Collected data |
<<<<

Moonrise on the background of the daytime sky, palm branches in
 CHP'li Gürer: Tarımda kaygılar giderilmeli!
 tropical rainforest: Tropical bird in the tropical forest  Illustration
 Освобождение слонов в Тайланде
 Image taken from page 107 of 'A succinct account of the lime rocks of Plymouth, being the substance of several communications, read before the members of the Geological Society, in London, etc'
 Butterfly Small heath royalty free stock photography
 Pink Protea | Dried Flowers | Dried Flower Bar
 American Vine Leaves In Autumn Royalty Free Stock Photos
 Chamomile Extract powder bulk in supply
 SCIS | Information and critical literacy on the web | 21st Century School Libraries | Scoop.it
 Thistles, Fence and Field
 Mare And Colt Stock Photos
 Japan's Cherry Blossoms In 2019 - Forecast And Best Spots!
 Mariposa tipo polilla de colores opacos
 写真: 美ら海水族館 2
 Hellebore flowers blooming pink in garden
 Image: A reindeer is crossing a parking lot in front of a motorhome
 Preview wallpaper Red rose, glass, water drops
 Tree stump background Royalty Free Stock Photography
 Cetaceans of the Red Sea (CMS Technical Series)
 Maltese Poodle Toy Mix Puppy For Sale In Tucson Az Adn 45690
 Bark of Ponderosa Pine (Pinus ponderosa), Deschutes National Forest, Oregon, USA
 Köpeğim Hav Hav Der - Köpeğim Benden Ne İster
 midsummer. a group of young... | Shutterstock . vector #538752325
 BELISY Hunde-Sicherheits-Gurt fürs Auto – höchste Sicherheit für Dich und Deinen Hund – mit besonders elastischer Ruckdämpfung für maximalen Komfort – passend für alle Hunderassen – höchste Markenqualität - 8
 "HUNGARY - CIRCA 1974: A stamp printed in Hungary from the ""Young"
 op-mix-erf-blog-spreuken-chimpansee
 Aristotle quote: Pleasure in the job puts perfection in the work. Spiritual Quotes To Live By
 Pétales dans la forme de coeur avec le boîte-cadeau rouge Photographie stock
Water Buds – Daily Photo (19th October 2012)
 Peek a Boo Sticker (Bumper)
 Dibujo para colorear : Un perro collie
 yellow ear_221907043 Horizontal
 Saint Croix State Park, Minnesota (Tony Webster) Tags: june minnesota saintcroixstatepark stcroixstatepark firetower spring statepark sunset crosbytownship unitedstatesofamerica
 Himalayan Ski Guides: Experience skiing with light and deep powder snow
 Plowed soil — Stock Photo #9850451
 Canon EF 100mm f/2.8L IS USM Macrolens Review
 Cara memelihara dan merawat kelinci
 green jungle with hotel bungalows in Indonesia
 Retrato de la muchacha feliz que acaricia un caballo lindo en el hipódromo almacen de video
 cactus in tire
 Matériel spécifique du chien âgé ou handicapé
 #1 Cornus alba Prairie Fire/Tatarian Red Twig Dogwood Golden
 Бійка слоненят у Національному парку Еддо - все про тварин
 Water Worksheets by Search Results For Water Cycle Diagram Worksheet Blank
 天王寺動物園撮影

>>>>

Problem details |
Including any blank lines, repeat the data exactly.

Exercise result |
Moonrise on the background of the daytime sky, palm branches in
 CHP'li Gürer: Tarımda kaygılar giderilmeli!
 tropical rainforest: Tropical bird in the tropical forest  Illustration
 Освобождение слонов в Тайланде
 Image taken from page 107 of 'A succinct account of the lime rocks of Plymouth, being the substance of several communications, read before the members of the Geological Society, in London, etc'
 Butterfly Small heath royalty free stock photography
 Pink Protea | Dried Flowers | Dried Flower Bar
 American Vine Leaves In Autumn Royalty Free Stock Photos
 Chamomile Extract powder bulk in supply
 SCIS | Information and critical literacy on the web | 21st Century School Libraries | Scoop.it
 Thistles, Fence and Field
 Mare And Colt Stock Photos
 Japan's Cherry Blossoms In 2019 - Forecast And Best Spots!
 Mariposa tipo polilla de colores opacos
 写真: 美ら海水族館 2
 Hellebore flowers blooming pink in garden
 Image: A reindeer is crossing a parking lot in front of a motorhome
 Preview wallpaper Red rose, glass, water drops
 Tree stump background Royalty Free Stock Photography
 Cetaceans of the Red Sea (CMS Technical Series)
 Maltese Poodle Toy Mix Puppy For Sale In Tucson Az Adn 45690
 Bark of Ponderosa Pine (Pinus ponderosa), Deschutes National Forest, Oregon, USA
 Köpeğim Hav Hav Der - Köpeğim Benden Ne İster
 midsummer. a group of young... | Shutterstock . vector #538752325
 BELISY Hunde-Sicherheits-Gurt fürs Auto – höchste Sicherheit für Dich und Deinen Hund – mit besonders elastischer Ruckdämpfung für maximalen Komfort – passend für alle Hunderassen – höchste Markenqualität - 8
 "HUNGARY - CIRCA 1974: A stamp printed in Hungary from the ""Young"
 op-mix-erf-blog-spreuken-chimpansee
 Aristotle quote: Pleasure in the job puts perfection in the work. Spiritual Quotes To Live By
 Pétales dans la forme de coeur avec le boîte-cadeau rouge Photographie stock
Water Buds – Daily Photo (19th October 2012)
 Peek a Boo Sticker (Bumper)
 Dibujo para colorear : Un perro collie
 yellow ear_221907043 Horizontal
 Saint Croix State Park, Minnesota (Tony Webster) Tags: june minnesota saintcroixstatepark stcroixstatepark firetower spring statepark sunset crosbytownship unitedstatesofamerica
 Himalayan Ski Guides: Experience skiing with light and deep powder snow
 Plowed soil — Stock Photo #9850451
 Canon EF 100mm f/2.8L IS USM Macrolens Review
 Cara memelihara dan merawat kelinci
 green jungle with hotel bungalows in Indonesia
 Retrato de la muchacha feliz que acaricia un caballo lindo en el hipódromo almacen de video
 cactus in tire
 Matériel spécifique du chien âgé ou handicapé
 #1 Cornus alba Prairie Fire/Tatarian Red Twig Dogwood Golden
 Бійка слоненят у Національному парку Еддо - все про тварин
 Water Worksheets by Search Results For Water Cycle Diagram Worksheet Blank
 天王寺動物園撮影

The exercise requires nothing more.